When Julien Baker apparated onto the face of the indie-folk scene in 2015 with Sprained Ankle, it was with a sense of stark minimalism that she staked her claim in the legacy of confessional singer-songwriters. As the 2010s wrapped up, it became clear that Baker either possessed a keen sense of where indie rock was headed or had helped steer the wheel that way herself. When we look around at the results of this shift, entirely led at the helm by women, it’s hard to deny at least one of those propositions. We have reached a point where Phoebe Bridgers is playing SNL (and singlehandedly reviving pearl-clutching about smashed guitars, evidently).
Since her debut, however, Baker’s sound has undergone a series of changes; all of which have meant the incorporation of heavier and more complex instrumentals. Little Oblivions follows this progression, but to an extent Baker previously only flirted with. There’s reverb that sounds like the ghost of a choir alongside electric guitars and pianos. This is an ambitious rock album, refusing to be moored to any one sound even in its aesthetic consistency – but underneath all the trappings of the production remains a keen ability to extract intricacy from simplicity.
This is not to say melodic risks aren’t taken in Baker’s latest effort. The opener, “Hardline,” coalesces into an explosive breakdown halfway into the track. There is no distinct chorus present, although the song’s climax finds a coda of that same breakdown set against Baker’s cries of “all the time”- What if it’s all black baby/ All the time? she asks. At no point on Little Oblivions does there ever seem to be a clear answer, but this is not a record about finding one.
Conversely, Oblivions feels like 42 minutes of painfully raw catharsis. There are moments on this album that will genuinely make the listener uncomfortable, but Baker’s chronicling of addiction’s darkest throes feels unwaveringly genuine. That’s chiefly because it’s Baker’s own story – if there’s anyone both allowed and qualified to talk about these things against a backdrop of Generation Z Americana music, it’s her – but it’s more than the obvious. Conversations about whose place it is to accuse someone of milking their own hardships aside, to describe these as simply sad songs about drugs is short-sighted, to say the least.
A recent article in the New Yorker features the subheading “Baker explores how treacherously good it can feel to loosen one’s grip on reality.” The lines Wish that I drank because of you/ and not only because of me/ Then I could blame something powerful enough/ Not to make me look any more weak in “Song in E” certainly don’t suggest pleasure or contentment, but perhaps there’s a relief in exhaustion so deep that it reprieves one from fighting back.

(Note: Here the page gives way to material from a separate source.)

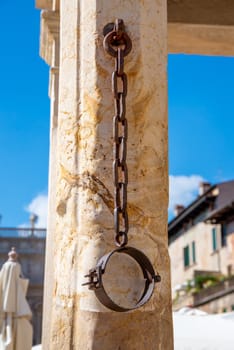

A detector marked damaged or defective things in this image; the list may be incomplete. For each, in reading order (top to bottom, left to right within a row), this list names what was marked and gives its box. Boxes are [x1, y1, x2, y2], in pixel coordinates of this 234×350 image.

rusty chain [103, 19, 132, 247]
rusty metal [82, 18, 161, 312]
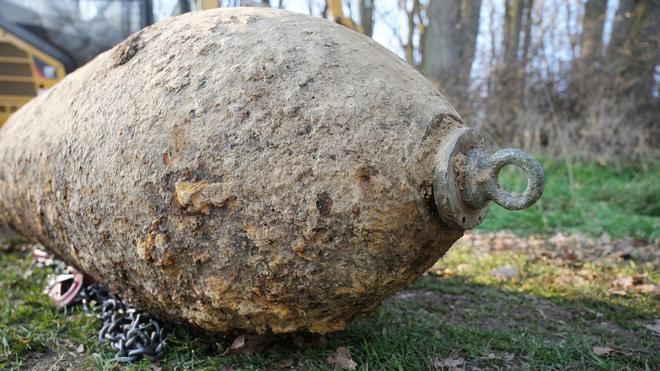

“Crying Wolf” floats in an atmospheric pool of wistfulness; “Ringside” is bitterly sardonic; “Highlight Reel” is achingly desperate. The range of nuanced emotions strewn throughout the record reflects the nuanced range of the pain of addiction. Upon first listen, one might come away from this rollercoaster feeling gutted, traversing 12 tracks of Baker hanging herself up to dry and proceeding to flog herself on top of that. The more times you revisit Oblivions, though, the less this sounds like an exercise in pain (and the less you feel like you’re undergoing a bleakness endurance test). There is hopefulness in the naked honesty each song presents us. It might come across as a cry for help; it might come across as a defiant refusal to fully bend to the will of the addiction and give up entirely. Regardless of one’s prerogative, there is much more bubbling under the surface of Baker’s lyrical darkness that prevents it from being completely nihilistic. The record ebbs and flows, sometimes doing a better job at musically compelling you than others, but overall demanding rapt.
In the somber alternative rock ballad “Relative Fiction,” we find the hardest statement to find this subversive resilience in: I’m not telling you I’m sorry/ For something that I’m gonna do again. It might just be the lowest point on Little Oblivions. And yet as tired and without closure the final song “Ziptie” is, it serves as a testament to perseverance as Baker sings about ‘trying to find a reason to fight.’ It may not sound like much against the towering wall of suffering, but just as the album begins with a question, it ends with one. Good God/ When’re you gonna call it off?/ Climb down off the cross/ And change your mind?
Against the odds, Baker’s character in Little Oblivions does not stop asking for answers she doesn’t receive within the scope of these 12 songs. But something much subtler suggests there is closure to be found, and that alone makes Little Oblivions worth every minute.